(SUPPLIED RECORDS):
● ● ● ● ● ● ●

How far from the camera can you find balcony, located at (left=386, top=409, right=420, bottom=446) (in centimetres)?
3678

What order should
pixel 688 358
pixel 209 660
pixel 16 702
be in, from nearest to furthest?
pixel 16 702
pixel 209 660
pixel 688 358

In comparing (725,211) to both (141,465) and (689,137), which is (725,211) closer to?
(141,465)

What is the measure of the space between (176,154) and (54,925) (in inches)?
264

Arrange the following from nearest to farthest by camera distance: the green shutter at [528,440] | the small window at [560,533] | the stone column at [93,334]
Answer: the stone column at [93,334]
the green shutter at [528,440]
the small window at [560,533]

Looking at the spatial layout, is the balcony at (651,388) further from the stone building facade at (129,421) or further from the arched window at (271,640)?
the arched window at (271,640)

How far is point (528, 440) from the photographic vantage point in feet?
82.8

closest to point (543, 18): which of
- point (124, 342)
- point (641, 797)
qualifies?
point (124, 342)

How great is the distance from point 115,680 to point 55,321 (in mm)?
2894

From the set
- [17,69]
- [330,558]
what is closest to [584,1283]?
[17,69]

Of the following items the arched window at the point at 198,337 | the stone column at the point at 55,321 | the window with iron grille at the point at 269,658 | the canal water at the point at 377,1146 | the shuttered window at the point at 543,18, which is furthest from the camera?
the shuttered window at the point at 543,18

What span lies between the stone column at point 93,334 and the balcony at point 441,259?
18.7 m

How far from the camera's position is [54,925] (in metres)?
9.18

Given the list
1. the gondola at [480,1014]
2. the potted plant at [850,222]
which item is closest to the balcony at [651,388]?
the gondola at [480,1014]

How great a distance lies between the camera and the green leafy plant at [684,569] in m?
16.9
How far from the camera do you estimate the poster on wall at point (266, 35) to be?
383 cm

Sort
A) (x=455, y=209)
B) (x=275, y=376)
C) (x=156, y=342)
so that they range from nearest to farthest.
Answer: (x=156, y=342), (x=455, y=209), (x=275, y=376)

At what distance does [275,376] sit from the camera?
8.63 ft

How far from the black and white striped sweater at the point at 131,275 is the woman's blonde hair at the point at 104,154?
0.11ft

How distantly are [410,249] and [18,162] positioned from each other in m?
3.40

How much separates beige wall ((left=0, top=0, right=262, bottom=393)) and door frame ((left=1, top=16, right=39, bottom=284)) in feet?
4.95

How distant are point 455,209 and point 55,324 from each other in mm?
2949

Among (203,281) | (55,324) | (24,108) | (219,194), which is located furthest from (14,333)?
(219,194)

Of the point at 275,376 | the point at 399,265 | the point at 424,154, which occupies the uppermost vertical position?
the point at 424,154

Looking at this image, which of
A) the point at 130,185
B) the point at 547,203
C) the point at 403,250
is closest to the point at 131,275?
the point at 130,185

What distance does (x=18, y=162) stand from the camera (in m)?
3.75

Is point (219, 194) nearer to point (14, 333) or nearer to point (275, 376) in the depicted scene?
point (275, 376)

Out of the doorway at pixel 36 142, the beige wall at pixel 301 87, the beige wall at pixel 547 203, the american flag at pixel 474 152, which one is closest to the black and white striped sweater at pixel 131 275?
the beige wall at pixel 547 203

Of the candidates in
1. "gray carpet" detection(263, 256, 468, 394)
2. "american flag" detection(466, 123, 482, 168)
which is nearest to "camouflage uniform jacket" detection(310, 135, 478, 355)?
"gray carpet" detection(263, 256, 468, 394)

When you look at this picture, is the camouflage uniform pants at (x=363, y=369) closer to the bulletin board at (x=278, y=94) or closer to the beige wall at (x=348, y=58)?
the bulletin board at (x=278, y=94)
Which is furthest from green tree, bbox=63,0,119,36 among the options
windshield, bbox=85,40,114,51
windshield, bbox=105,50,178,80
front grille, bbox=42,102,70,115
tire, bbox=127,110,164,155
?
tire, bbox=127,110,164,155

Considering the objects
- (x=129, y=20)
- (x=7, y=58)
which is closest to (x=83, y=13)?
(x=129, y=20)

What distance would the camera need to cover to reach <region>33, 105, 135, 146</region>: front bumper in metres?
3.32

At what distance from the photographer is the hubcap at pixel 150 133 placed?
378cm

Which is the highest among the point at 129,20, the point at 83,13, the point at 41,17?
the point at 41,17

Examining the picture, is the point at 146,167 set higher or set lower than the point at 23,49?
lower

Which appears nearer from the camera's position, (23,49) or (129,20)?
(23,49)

● ● ● ● ● ● ●

(PROBLEM): Format everything from the line containing "At what distance from" down to the final line of the items as a Markdown table with the columns "Row" and "Entry", numbering each line and omitting blank lines.

(SOLUTION TO THE EXERCISE):
| Row | Entry |
|---|---|
| 1 | At what distance from the photographer is the hubcap at pixel 150 133 placed? |
| 2 | 378cm |
| 3 | Which is the highest among the point at 129,20, the point at 83,13, the point at 41,17? |
| 4 | the point at 41,17 |
| 5 | Examining the picture, is the point at 146,167 set higher or set lower than the point at 23,49? |
| 6 | lower |
| 7 | Which appears nearer from the camera's position, (23,49) or (129,20)? |
| 8 | (23,49) |